• **Objetivo**:
Na apresentação de Vigília Ardente, por que motivo certos espíritos da província perdem alguns dos seus melhores poemas em páginas de jornais?

• **Trecho fornecido**:
···

«OS MEUS PREFÁCIOS». 13
Apresentação de Vigília Ardente,
de Carmo Martins[1]
Há, na província, espíritos assistidos pelo génio poético, que, por dificuldades editoriais, se vêem obrigados a perder alguns dos seus melhores poemas em páginas de jornais que nunca mais ninguém volta a ler e guardam os restantes num dossier onde sonham o seu primeiro livro. São os mais genuínos, porque escrevem sem a compensação do aplauso. Mas, quando a obra é válida, isto é, quando traz em si aquele elemento misterioso que espiritualiza a humanidade, mais tarde ou mais cedo, às vezes só depois da morte, as circunstâncias compõem-se para os tornar conhecidos do mundo.
Finalmente, após muitos anos de ansiedade dos amigos, entre os quais tenho a honra de me poder contar, reuniram-se os factores concorrentes para que Carmo Martins pudesse publicar o seu primeiro livro.

···

• **Material extraído**:

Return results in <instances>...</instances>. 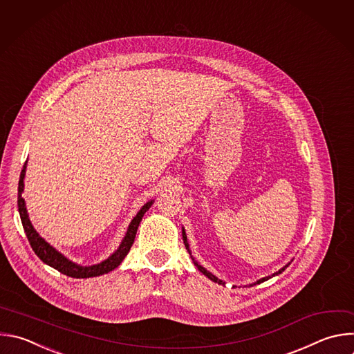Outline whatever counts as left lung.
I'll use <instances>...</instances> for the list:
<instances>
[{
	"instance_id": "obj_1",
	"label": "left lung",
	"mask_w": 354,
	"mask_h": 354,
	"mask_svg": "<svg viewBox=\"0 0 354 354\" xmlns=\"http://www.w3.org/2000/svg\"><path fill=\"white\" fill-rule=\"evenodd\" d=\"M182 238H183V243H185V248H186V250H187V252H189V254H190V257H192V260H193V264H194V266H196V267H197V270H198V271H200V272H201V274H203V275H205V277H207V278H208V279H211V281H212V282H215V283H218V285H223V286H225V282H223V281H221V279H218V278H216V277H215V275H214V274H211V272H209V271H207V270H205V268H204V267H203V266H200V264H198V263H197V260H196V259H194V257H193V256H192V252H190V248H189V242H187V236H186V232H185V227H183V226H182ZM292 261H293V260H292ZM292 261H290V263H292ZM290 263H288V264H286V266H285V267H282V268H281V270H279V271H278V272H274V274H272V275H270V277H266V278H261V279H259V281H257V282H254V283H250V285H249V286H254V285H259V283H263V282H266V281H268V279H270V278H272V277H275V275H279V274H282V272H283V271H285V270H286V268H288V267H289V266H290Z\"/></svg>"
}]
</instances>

···

• **Resultado do exercício**:
Por dificuldades editoriais.